Удара я почти не помню, почти не ощущаю. Просто что-то красное застилает глаза на несколько мгновений, а когда оно отступает, Небесный Наш уже корчится на ковре, заливая тот кровью из переломанного револьверной рукоятью носа.
-Я дал клятву тебя сберечь, проклятый недоумок, слабоумное отродье! — от крика начинает резать глотку, но остановиться уже не выходит. — И я сберегу твою душу, даже если мне придется набить тело свинцом! Встать! Встать, я сказал!
Тщетно — съежившись на полу, он теперь может только скулить.
-Сайрес...Сайрес... — по губам Небесного Нашего стекает кровь. — За что? Я же...мы же...мы же братья...
Господь милосердный, дай мне сил. Я ведь сейчас точно всажу ему пулю.
-Я тебе не брат, и никогда им не был, пусть мы и росли под одной крышей! — последние преграды срывает начисто. — Будь моя воля, утопил бы тебя, выродка, здесь же, на месте!
Тоскливый вой продолжается. Наша гостья резко дергает меня за рукав, заставляя обратить на нее внимание. И револьверный ствол.
-Значит, он сказал о вас чистую правду, — неживые губы растягиваются в улыбке. — Все так и есть. Вы просто безумный старый дурак, не способный принять правду. Ваш мир ушел, сгинул. Вам уже не вернуться. Никому из вас...
Красная пелена снова лезет в глаза, снова просит выхода ярость. Нельзя. Нельзя — и понимание того ранит сильнее всего, скребет и раздирает душу на части.
-Даже если бы выиграли войну, вы бы не смогли вернуться! — продолжает она свое наступление. — Но вы проиграли!

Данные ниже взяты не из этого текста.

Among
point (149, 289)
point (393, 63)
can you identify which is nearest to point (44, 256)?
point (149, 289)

Проиграли, вы слышите? Вы теперь никто! Вы просто пожива для Базаара! Он получил всех вас, получил по договору с вашей королевой и вам того не изменить!
Выстрел сливается с очередным взвизгом Небесного Нашего, пусть, конечно, и звучит куда громче. Выстрел отбрасывает гостью назад, на спинку кресла, из которого она почти уже вскочила, заставляя согнуться, сжать руками живот.
Из ствола течет легкий дымок. Из раны не течет ничего, потому как за ней ничего и нет — сквозь пробитую в теле демона дыру можно увидеть испорченную обивку кресла. Гостья резко поднимает голову и я вижу, как сминается, корчится ее лицо, становясь пепельно-серым от бешенства. Я вижу, как пробивается на поверхность все сильнее то, что лишь проглядывало раньше за фальшивыми глазами.
-Мы проиграли, пусть так, — свои собственные слова я слышу словно откуда-то со стороны. — Но не только мы здесь изгои, не так ли?
Воздух наливается шумом, который знаком мне, как ничто другое, знаком до боли, той самой боли, что я глушу ночь за ночью опиумными настойками. Воздух наполняется сердитым жужжанием пчелиных крыльев, а на меня смотрят уже настоящие глаза нашей гостьи.
-Вы не выйдете отсюда живым, — я с трудом разбираю слова — этот бешеный, безумный шелест перехлестывает их начисто. — Это я вам...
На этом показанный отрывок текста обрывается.